Under most situations, infection is hard to recognize because the symptoms are mild or even absent. In humans and wild animals, infection is not easily identified. Especially the adult flukes, even if in large number, generally do not cause complications. There is not yet a standard diagnostic test. Therefore, manual diagnosis is done at many levels. Diagnosis basically relies on a combination of postmortem analyses, clinical signs displayed by the animals, and response to drenching. In heavy infection, symptoms are easily observed in sheep and cattle as they become severely anorexic or inefficiently digest food, and become unthrifty. Copious fetid diarrhea is an obvious indication, as the soiling of hind legs and tails with fluid feces are readily noticeable.

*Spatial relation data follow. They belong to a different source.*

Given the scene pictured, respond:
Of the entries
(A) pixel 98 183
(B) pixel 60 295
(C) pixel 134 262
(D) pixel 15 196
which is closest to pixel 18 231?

Even though it not always the case, immature flukes can be identified from the fluid excrement. On rare occasions, eggs can be identified from stools of suspected animals. In developing countries diagnosis and prognosis is often hindered by multiple infections with other trematodes, such as Fasciola hepatica and schistosomes, because these flukes are given primary importance due to their pervasive nature.

==Treatment==

Amphistomiasis is considered a neglected tropical disease, with no prescription drug for treatment and control. Therefore, management of infestation is based mainly on control of the snail population, which transmit the infective larvae of the flukes. However, there are now drugs shown to be effective including resorantel, oxyclozanide, clorsulon, ivermectin, niclosamide, bithional and levamisole. An in vitro demonstration shows that plumbagin exhibits high efficacy on adult flukes.

Since the juvenile flukes are the causative individuals of the disease, effective treatment means control of the immature fluke population. Prophylaxis is therefore based on disruption of the environment (such as proper drainage) where the carrier snails inhabit, or more drastic action of using molluscicides to eradicate the entire population. For treatment of the infection, drugs effective against the immature flukes are recommended for drenching. For this reason oxyclozanide is advocated as the drug of choice. It effectively kills the flukes within a few hours and it effective against the flukes resistant to other drugs. The commercially prescribed dosage is 5 mg/kg body weight or 18.7 mg/kg body weight in two divided dose within 72 hours. Niclosamide is also extensively used in mass drenching of sheep. Successfully treated sheep regain appetite within a week, diarrhoea stops in about three days, and physiological indicators (such as plasma protein and albumin levels) return to normal in a month.